– By Caroline Falls –
McMillan Shakespeare’s annual accounts highlight several trends in the fleet industry; growing acceptance and popularity of novated leasing, a stubborn trend to extend current leases on vehicles rather than trade them in, and a shift to off balance sheet funding for new assets.
More about that later. The big news from McMillan Shakespeare, the listed fleet management company that dumped its plans to buyout rival Eclipx, is that it has announced an $80 million buy back of its own shares.
Anyone holding McMillan Shakespeare shares on August 29 will be invited to sell their shares to the company.
Shareholders “are expected to benefit from an improvement in earnings per share and return on equity because the number of shares on issue will be reduced as a result of the buy-back,” McMillan Shakespeare said in a media release.
The company said it will fund the buy-back from cash reserves, and that the balance sheet will remain “strong” following the exercise.
Indeed, the company said its board had determined the company had the financial muscle to self-fund growth investments, suggesting it remains ready to pounce on any acquisitions it deems a fit.
The group has three main business units: asset management (brands include Interleasing, Maxxia, and Eurodrive), group remuneration services (Maxxia and RemServ), and retail financial services (Presidian and United Financial Services).
Meanwhile, the company also announced a drop in full-year profit, saying its underlying profit after tax and amortisation (UNPATA) fell 5.1 percent to $88.7 million from $93.5 million a year earlier.
This result was underpinned by a 7.4 percent growth in novated leasing units and a 2.5 percent increase in salary packages.
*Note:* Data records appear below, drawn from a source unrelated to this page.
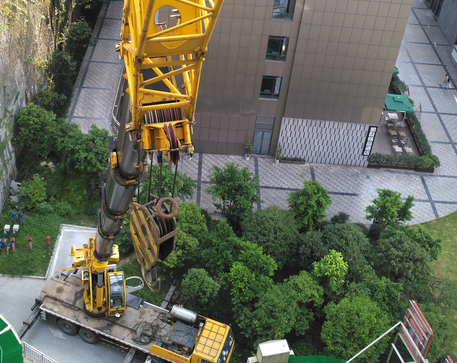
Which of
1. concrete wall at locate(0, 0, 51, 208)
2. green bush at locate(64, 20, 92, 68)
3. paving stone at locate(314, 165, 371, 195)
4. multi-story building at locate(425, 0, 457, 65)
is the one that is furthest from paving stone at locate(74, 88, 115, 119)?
multi-story building at locate(425, 0, 457, 65)

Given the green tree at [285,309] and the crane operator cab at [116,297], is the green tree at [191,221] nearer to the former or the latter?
the green tree at [285,309]

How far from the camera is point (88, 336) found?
A: 3039 centimetres

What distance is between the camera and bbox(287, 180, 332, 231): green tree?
121 feet

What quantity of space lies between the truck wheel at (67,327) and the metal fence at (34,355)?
2472mm

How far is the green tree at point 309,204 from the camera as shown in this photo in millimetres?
36750

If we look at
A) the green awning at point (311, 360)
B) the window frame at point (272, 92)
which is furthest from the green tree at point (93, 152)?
the green awning at point (311, 360)

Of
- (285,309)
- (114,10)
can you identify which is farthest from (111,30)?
(285,309)

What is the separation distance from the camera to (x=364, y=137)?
44.2 metres

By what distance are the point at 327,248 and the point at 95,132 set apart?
1740 centimetres

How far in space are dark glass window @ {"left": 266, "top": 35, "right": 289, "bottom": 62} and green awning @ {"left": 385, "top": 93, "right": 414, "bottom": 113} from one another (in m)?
12.9

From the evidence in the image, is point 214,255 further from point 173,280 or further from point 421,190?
point 421,190

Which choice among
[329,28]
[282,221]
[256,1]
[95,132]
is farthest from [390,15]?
[95,132]

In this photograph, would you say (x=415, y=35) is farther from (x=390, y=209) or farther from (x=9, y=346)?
(x=9, y=346)

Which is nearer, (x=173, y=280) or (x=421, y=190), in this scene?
(x=173, y=280)
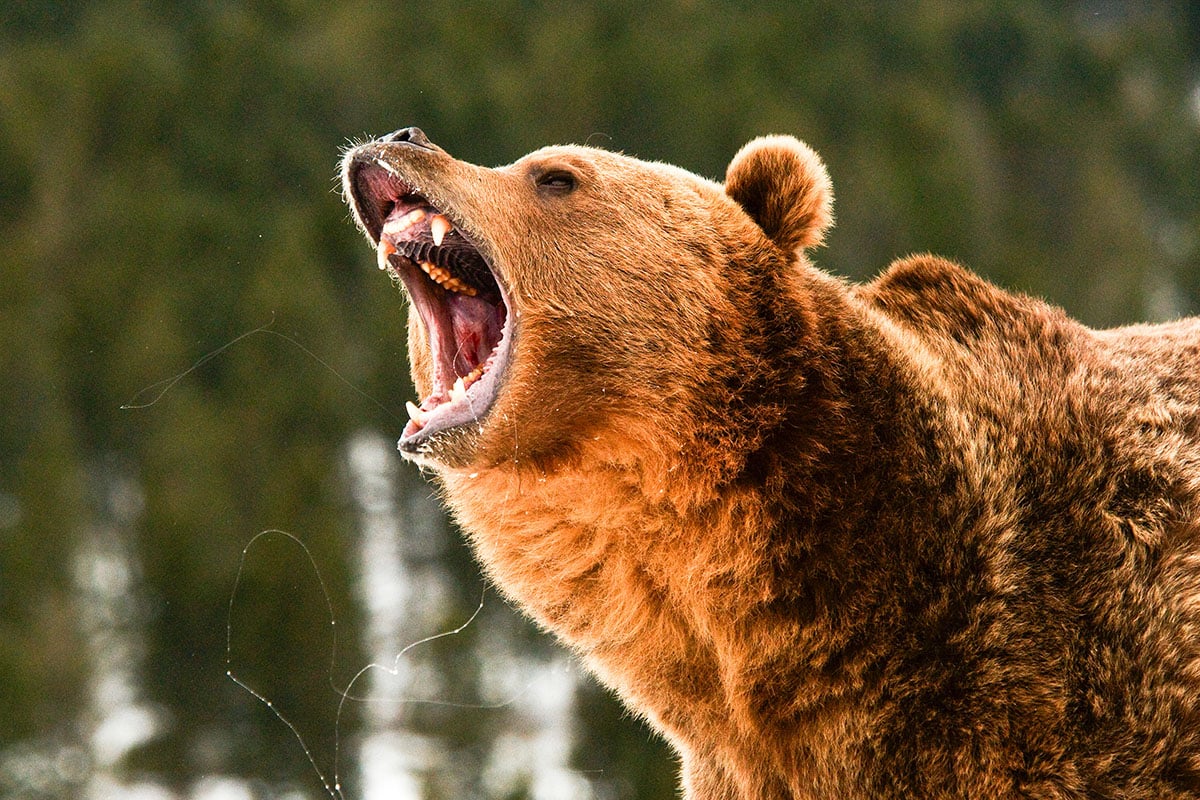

The novated lease sales growth saw the business outperform the broader retail new car sales market in Australia by 14 percent in the year ended June 20.
McMillan Shakespeare said it had thrown some $9 million into its Beyond 2020 growth strategy and transformation which had improved productivity and novated lease conversion rates during the year, with the full program impact to be realised in future years.
“With the group’s asset management business, the Australian and New Zealand market remained competitive with customers continuing their preference to extend leases, resulting in lower end-of-lease revenue and UNPATA,” the company said. Asset written down value remained stable at $380 million, with a continued shift towards off-balance-sheet funding.
The move away from leasing to off-balance-sheet funding for new assets is in line with new accounting standards, introduced in 2018 to align with international rules and improve transparency of a company’s financial obligations.
McMillan Shakespeare declared a full franked final dividend of 40 cents per share, bringing total dividends to 74 cents for the year, 1.4 percent more than a year earlier. This was on the back of a slight uptick in revenue, to $550 million.